Göçmenlere yönelik birçok aksiyonu gerçekleştiriyoruz. Suriyelilerde bir cürüm oranı artmıyor. Suriyeliler bizim iklimin insanı Suriyeliler otokontrolü olan beşerler. İstanbul Suriyeli yerleşime kapalı. Birtakım ilçelerde kapattık. Buralarda bu sayı muhakkak bir oranı geçtiğinde gettolar oluşabilir. 553 bin kişi bugüne kadar geri döndü. Yüzde 80′ i terörden arındırılmış yerlere döndü. Bir kısmı barınamadı tekrar geri geldi. Onları orada barındırmak istemiyorlar ve göçe zorluyorlar. Biz devlet siyaseti olarak Türkmenlerin buraya gelip vatandaş olmasını istemiyorduk. Orada Türkmen varlığı kalsın diye. Bu işler ortaya çıkınca onları da aldık. Orada 6 milyon vatandaşı tutuyoruz biz TSK’nın terörden arındırdığı bölgede Kemal Kılıçdaroğlu diyor ki ben orada asker barındırmayacağız. Bir buradan asker çıkarsa 6 milyon göçmen gelir. ABD’nin yapmak istediği de bu orada bir terör devleti kurmak. Türkiye buna istek gösterir mi?

“DEAŞ’I SÜPÜRDÜĞÜMÜZ BÖLGEDEN 240 BİN KONUT YAPILIYOR”

Katar buyruğu ile Sayın Cumhurbaşkanımız bir ortaya geldi. Katar buyruğu Suriyeliler konusunda dayanak olmak istedi.
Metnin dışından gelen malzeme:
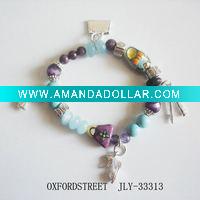Wholesale 2011 fashion charm resin braclets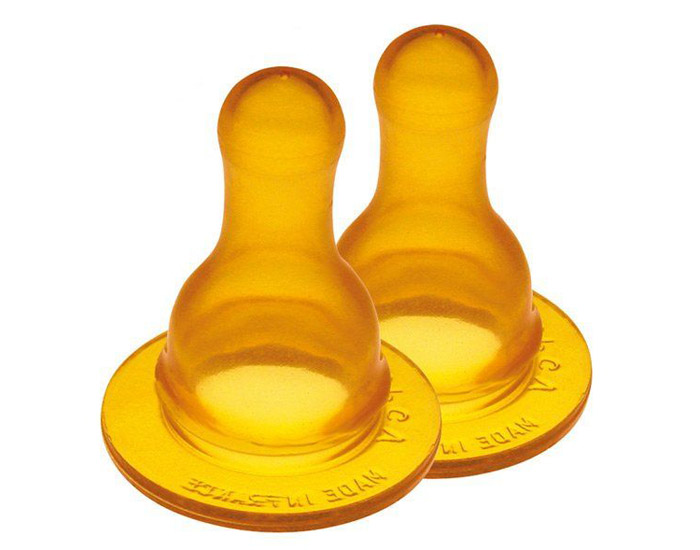 GOLDI Lot de 2 Ttines Caoutchouc - Standard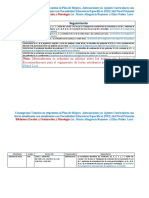 Cronograma Tutorias Estudiantes de 4to Grado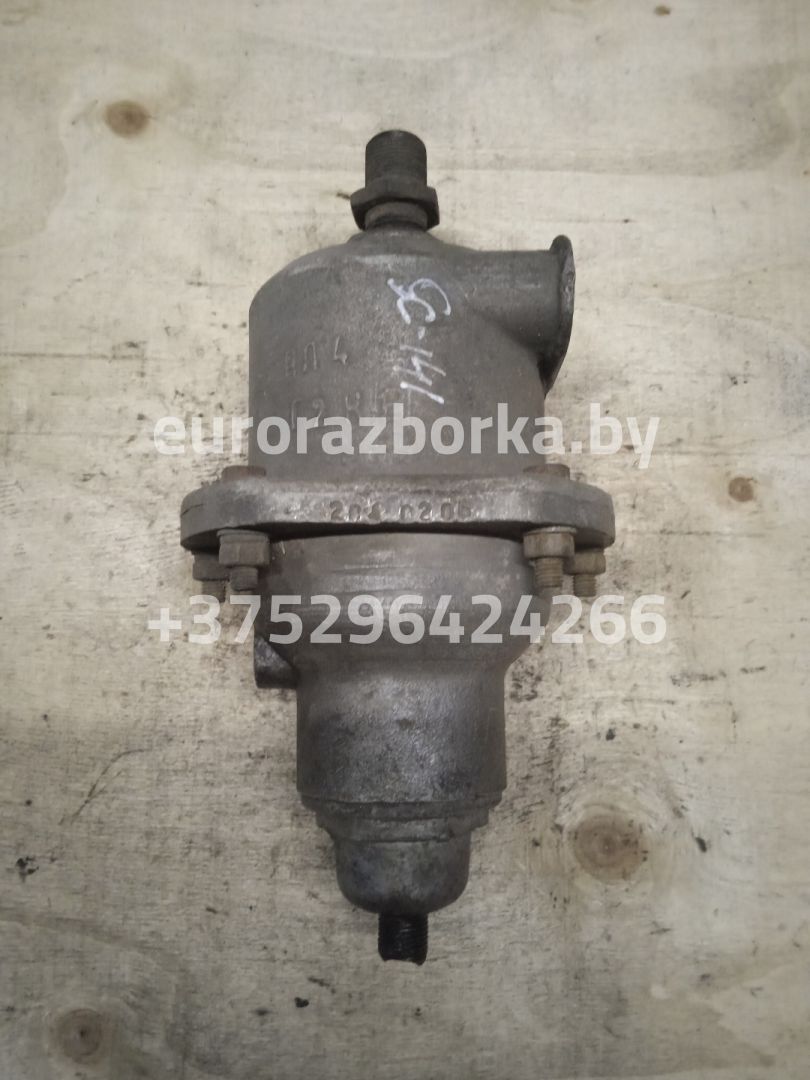 кран главный тормозной Scania 1-Series 1 поколение (1972 - 1980), AL4 - фото №1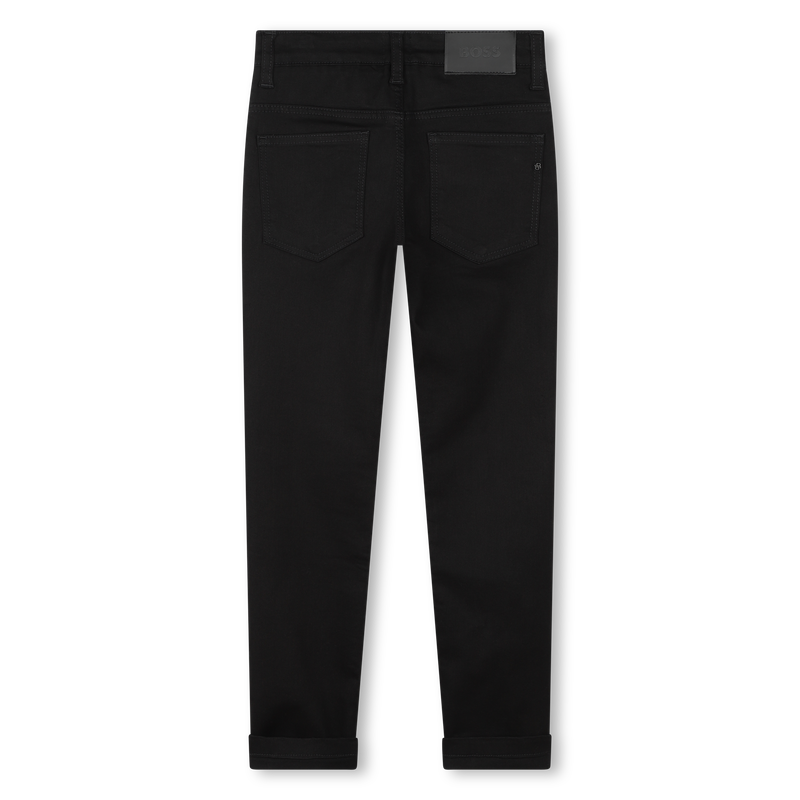 Jeans mit verstellbarem Bund BOSS 
                        JUNGE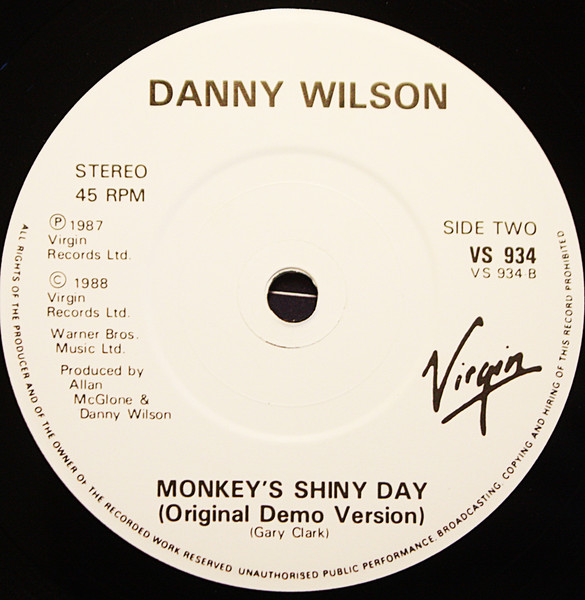Danny Wilson - Mary's Prayer (Paul Staveley O'Duffy Remix) / Monkey's image 4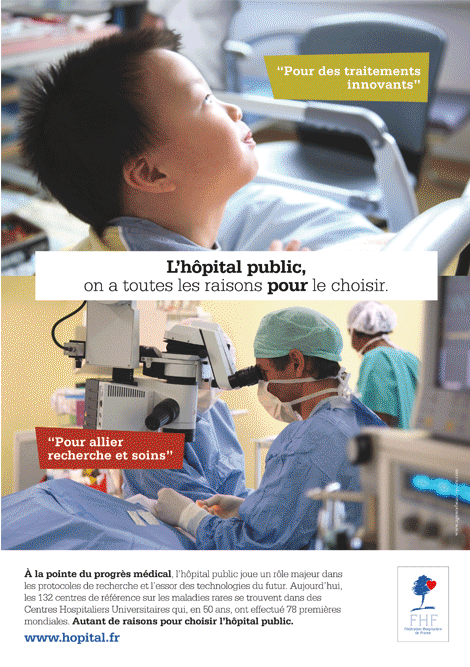 campagne hopital public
Biz Biriket konutları yapmaya başladık. Bunu devlet yapmadı, bağışlarla yapıldı. Biz ne yaptık biz oradaki sistemin içerisinde onlara yer gösterdik. 650 bin civarında burada, 150 200 bin kendi kendine yaptılar bu konutlardan. Biriket meskeni biz kendimiz bulduk. 1 buçuk milyon insan barınıyor buralarda. Bizim DEAŞ’ı süpürdüğümüz bölgeden 240 bin konut yapılıyor. Bunu Katar yapıyor. Şu anda çarşamba günü üretimine başlanacak. Konutların kalan masrafları ise dünyadan bağışçı bulacağını söyledi Katar. Katar’ın bu konutlar için koyduğu kaide ise bu konutlara Türkiye’de kalan Suriyelilere verilmesi oldu. ‘Biz Suriyelilere soruyoruz masraf misiniz?’ diye yüzde 70’i yap diyor gideyim. Konutlar 2 buçuk yıl içerisinde bitirilecek. Katar bu konutlardan para almayacak, burada ’10 yıl kalabilirsin ben daha sonra bu konutları sana sahiplendireceğim.’ diyecek. Siz bu türlü bir imkan hazırlarsanız dönecekler alışılmış, siz onlara mesken veriyorsunuz iş veriyorsunuz.